There is one song I can't stand listening to. Actually, it is more than a single song, it is an entire album. If I hear anything on this album I would probably walk away rather than hear it. This is in distinction to many pieces of music I feel neutral about, or don't care for, or are think are stupid. There is a great deal of music that goes in that category, as well as music in the category of stuff I used to love, but now think has all the texture of styrofoam. Tom Petty and the Heart Breakers used to thrill me when I was fourteen, with their tales of passion and freedom, but now listening to that kind of music passes right through me, as if all the emotions I had experienced from that music were exhausted. As well they should have been, they were rather juvenile emotions.
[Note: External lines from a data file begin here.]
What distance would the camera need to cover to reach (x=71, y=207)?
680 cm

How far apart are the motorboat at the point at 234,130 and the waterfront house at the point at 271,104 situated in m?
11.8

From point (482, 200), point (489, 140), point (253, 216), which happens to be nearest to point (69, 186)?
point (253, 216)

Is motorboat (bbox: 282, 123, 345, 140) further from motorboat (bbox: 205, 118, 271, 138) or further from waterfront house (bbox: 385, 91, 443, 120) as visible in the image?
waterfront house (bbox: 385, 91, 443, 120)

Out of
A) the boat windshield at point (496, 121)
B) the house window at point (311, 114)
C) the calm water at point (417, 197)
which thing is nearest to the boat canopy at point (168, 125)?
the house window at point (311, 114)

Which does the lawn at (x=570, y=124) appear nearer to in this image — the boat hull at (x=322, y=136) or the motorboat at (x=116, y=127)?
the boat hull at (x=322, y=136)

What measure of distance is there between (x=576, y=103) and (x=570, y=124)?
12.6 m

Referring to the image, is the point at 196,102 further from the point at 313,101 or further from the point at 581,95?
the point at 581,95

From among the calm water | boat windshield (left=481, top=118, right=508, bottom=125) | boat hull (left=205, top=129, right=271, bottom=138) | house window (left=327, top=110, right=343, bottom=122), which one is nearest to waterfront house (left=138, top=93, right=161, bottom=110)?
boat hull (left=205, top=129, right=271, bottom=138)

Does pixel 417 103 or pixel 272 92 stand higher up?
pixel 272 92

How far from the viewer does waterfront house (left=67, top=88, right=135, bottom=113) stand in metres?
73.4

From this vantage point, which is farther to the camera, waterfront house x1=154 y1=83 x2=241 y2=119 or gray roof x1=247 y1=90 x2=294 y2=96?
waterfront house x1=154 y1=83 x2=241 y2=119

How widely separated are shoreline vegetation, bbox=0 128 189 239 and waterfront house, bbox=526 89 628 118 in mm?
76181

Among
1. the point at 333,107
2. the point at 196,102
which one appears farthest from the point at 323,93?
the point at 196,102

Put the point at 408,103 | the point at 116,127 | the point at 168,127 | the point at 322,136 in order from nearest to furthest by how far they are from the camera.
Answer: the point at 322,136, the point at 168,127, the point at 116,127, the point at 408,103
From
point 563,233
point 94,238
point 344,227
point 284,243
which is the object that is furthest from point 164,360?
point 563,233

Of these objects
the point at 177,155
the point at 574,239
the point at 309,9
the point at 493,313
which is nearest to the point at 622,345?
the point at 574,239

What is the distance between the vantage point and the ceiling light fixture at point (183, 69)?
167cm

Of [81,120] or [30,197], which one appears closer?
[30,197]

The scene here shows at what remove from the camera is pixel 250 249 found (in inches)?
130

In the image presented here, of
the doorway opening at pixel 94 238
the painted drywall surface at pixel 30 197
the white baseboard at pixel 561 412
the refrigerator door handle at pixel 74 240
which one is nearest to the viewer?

Which brings us back to the one song I can't stand listening to, which is John Coltrane's My Favorite Things. I am sure that many people will get rather angry at me for this, pointing out that Coltrane is one of the most transcedental and spiritual composers of the 20th Century. I won't argue, it isn't because I hate this piece of Coltrane's work that I don't listen to it, but because I love it so much. Like any other thing that the mind listens to, a certain tolerance builds up for music. This is true of the pop tune that has a catchy hook that annoys us after the third listening, but it also applies to serious, artisitc pieces of music. Pachelbel's Canon fails to move me as it did the first time I heard it. I don't wish to build up a tolerance to Coltrane's spiritual vision, and treat it like any other piece of aural wallpaper

There is a reason that goes beyond that, though. I am often in the habit of using music like so many uppers and downers, selecting a agressive hip hop tune to wake me up in the morning, or trying a long mellow piece of trance to try to get me to sleep. Music is a means of communicating emotions, but it is also a way to cause emotions. However, when I select a piece of music to listen to, I already know the emotional state I want to be in. It is just the reality of the musical state that I am moving in to. In some ways, the music is instrumental, merely a tool for moving me into that state. If I could enter that state by clicking my heels together three times, I would probably do it that way.

But rather than just being a tool to communicate an emotional state, Coltrane's music functions as a very object of my emotions. It does not reflect some previously existing emotional state I had, but shapes and forms an entirely new intellectual and emotional state. And unlike the tunes I use to get myself angry, happy or pensive, I don't know what that emotional state is. The emotions I experience while listening to Coltrane, as well as the actual pattern of the music itself, is not in my memory

All of this is some of the rationale why the one piece of music that I find the most beautiful, that communicates things I can't understand, is the one piece of music I refuse to listen to more than twice a year. And every time I listen to it, I'm surprised by what happens, and how it makes me feel. I can only hope I continue to have the self-control to limit this listening to when it is only spiritually meaningful.